The insurance trade body said scrapping the MPAA would help savers who have had to dip into their retirement savings during the Coronavirus pandemic.
Removing the MPAA would mean they would not to be penalised for paying back into their pension when they can, the ABI said.
Scrapping the allowance would also incentivise older workers to continue to save into their pension, improving their financial resilience, according to the ABI.
The call to scrap the MPAA comes as figures from the ABI show that the number of people accessing their pension pots in December exceeded 2019 levels for the first time since the pandemic began.
The number of pension pots accessed as a flexible income increased 3% from 7,737 in December 2019 to 7,936 in December 2020.
The number of people withdrawing all their pension in one lump sum increased by 4% from 11,076 to 11,501.
The insurance body said that with unemployment at its highest since 2014, this could also lead to further increases in people accessing their pension in 2021.
Data from the Office for National Statistics on the labour market released on Tuesday showed the number of people unemployed aged 50 – 64 has increased by over 43% since the start of the pandemic from 276,000 to 395,000 people.

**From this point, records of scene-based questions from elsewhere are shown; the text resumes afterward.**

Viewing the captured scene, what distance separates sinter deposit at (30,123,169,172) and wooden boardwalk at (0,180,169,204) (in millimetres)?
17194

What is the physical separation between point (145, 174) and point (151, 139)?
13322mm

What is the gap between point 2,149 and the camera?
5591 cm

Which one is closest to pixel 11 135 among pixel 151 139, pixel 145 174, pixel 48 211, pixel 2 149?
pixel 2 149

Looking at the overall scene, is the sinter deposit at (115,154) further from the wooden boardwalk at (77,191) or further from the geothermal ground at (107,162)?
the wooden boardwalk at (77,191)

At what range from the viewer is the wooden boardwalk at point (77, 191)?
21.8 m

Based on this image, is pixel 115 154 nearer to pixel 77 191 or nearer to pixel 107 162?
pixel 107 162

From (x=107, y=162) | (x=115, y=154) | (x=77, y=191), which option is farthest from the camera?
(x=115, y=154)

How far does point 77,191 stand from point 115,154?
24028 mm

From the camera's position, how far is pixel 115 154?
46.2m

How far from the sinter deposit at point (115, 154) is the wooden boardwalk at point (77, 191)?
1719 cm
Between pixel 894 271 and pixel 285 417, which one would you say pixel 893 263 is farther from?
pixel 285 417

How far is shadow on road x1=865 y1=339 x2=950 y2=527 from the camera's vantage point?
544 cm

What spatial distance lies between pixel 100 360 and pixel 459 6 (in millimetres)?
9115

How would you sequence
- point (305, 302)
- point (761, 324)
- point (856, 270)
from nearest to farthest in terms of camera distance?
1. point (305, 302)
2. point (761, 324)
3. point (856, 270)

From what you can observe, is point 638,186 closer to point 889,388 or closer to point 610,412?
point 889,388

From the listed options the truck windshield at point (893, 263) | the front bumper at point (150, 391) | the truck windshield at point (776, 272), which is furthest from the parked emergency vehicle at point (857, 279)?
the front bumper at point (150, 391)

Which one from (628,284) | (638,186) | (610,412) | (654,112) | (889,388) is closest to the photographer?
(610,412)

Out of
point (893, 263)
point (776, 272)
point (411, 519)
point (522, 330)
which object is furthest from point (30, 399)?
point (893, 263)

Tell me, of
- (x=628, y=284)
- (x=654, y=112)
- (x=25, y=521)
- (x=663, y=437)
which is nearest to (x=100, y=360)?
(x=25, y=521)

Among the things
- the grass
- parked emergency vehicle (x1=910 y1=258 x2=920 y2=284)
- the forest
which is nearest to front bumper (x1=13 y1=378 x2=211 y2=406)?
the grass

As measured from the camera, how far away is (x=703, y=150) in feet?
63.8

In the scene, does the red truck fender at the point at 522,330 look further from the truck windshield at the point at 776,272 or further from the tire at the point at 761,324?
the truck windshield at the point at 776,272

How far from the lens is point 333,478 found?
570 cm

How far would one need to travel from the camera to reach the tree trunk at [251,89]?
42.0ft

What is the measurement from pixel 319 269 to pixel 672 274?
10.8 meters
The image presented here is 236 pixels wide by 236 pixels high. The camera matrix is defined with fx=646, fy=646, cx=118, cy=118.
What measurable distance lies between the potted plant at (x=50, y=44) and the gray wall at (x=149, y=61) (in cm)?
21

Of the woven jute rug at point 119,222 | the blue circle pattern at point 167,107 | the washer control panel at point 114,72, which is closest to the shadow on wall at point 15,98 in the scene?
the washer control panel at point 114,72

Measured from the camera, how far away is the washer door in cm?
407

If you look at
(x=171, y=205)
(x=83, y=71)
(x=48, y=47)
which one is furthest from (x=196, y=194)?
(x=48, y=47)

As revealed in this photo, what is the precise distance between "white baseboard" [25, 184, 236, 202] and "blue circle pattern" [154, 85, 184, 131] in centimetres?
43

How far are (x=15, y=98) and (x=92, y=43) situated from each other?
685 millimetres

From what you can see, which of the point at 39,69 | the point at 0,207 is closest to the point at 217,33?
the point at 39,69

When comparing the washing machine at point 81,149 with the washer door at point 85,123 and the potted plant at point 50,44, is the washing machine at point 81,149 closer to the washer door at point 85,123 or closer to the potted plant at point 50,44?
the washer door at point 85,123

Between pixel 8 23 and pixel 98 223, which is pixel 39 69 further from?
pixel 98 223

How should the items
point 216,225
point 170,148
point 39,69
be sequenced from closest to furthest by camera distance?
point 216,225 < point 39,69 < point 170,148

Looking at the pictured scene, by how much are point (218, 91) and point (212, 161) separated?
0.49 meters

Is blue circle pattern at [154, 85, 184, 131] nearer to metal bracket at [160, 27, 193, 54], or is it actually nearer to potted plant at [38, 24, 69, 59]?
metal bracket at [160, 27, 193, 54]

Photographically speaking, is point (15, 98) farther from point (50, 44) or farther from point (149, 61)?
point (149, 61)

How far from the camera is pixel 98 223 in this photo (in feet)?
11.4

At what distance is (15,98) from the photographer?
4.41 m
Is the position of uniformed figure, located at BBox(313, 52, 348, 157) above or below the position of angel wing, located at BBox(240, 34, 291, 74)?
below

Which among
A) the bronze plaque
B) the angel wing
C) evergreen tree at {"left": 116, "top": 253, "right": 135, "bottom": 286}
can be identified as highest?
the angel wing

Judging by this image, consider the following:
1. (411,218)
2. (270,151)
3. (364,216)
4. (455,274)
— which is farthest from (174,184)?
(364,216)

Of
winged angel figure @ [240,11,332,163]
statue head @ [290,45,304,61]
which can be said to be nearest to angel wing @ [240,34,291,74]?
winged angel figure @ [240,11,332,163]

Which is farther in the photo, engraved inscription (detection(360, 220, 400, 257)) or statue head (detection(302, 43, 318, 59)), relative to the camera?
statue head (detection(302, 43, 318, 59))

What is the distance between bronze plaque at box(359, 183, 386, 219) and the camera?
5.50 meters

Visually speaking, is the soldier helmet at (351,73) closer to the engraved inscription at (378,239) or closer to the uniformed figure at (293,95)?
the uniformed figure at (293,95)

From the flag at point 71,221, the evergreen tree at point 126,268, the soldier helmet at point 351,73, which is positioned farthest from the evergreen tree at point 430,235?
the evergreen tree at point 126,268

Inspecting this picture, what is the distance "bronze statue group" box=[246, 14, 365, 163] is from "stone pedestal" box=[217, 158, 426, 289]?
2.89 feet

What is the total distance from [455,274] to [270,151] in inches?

Yvonne Braun, director of policy for long-term savings and protection at the ABI, said the pandemic has shown that households’ financial resilience can be fragile and addressing that should be a “central part of the nation’s Covid-19 recovery”.
She said: “Our data suggests that pension withdrawals have not yet substantially increased but the continued uncertainty and insecure job market could mean more people dipping into their retirement savings to get by. Removing or increasing the Money Purchase Annual Allowance will help incentivise older workers to save. This will improve their financial resilience and also make sure people are not penalised for doing the right thing by paying money back into their pension when they can afford to.”